▶ _Exercise description_
Reproduce word for word the part of the passage on lax law enforcement from "Almost all our" to "elastic law-enforcing machinery.".

Almost all our national ills can be traced to this national habit of being casual with laws at all levels. When a  VIP  breaks the speed limit or jumps a red-light and goes scot-free with a few police vehicles accompanying, the onlooker learns the lesson that if you are powerful enough, you can break laws with impunity. When billionaires dupe banks by a few hundred crores and merrily flee the country to live opulent lives abroad, but the banks are eager to attach the house of a defaulter farmer for a few thousand rupees, a citizen loses faith in the fairness of the enforcing system. He tries to exercise power through locally powerful people who help him bypass the rules. Thus, corruption gets entrenched in the system. Corruption is possible only in an ecosystem of elastic law-enforcing machinery.

▶ _Data below_
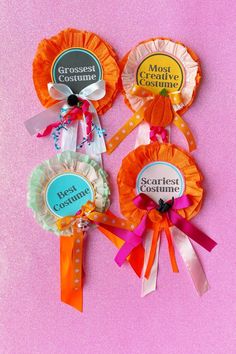 three ribbons with badges attached to them sitting on a pink surface, one for best customer and the other for best customer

▶ _Reply to the exercise_
Almost all our national ills can be traced to this national habit of being casual with laws at all levels. When a  VIP  breaks the speed limit or jumps a red-light and goes scot-free with a few police vehicles accompanying, the onlooker learns the lesson that if you are powerful enough, you can break laws with impunity. When billionaires dupe banks by a few hundred crores and merrily flee the country to live opulent lives abroad, but the banks are eager to attach the house of a defaulter farmer for a few thousand rupees, a citizen loses faith in the fairness of the enforcing system. He tries to exercise power through locally powerful people who help him bypass the rules. Thus, corruption gets entrenched in the system. Corruption is possible only in an ecosystem of elastic law-enforcing machinery.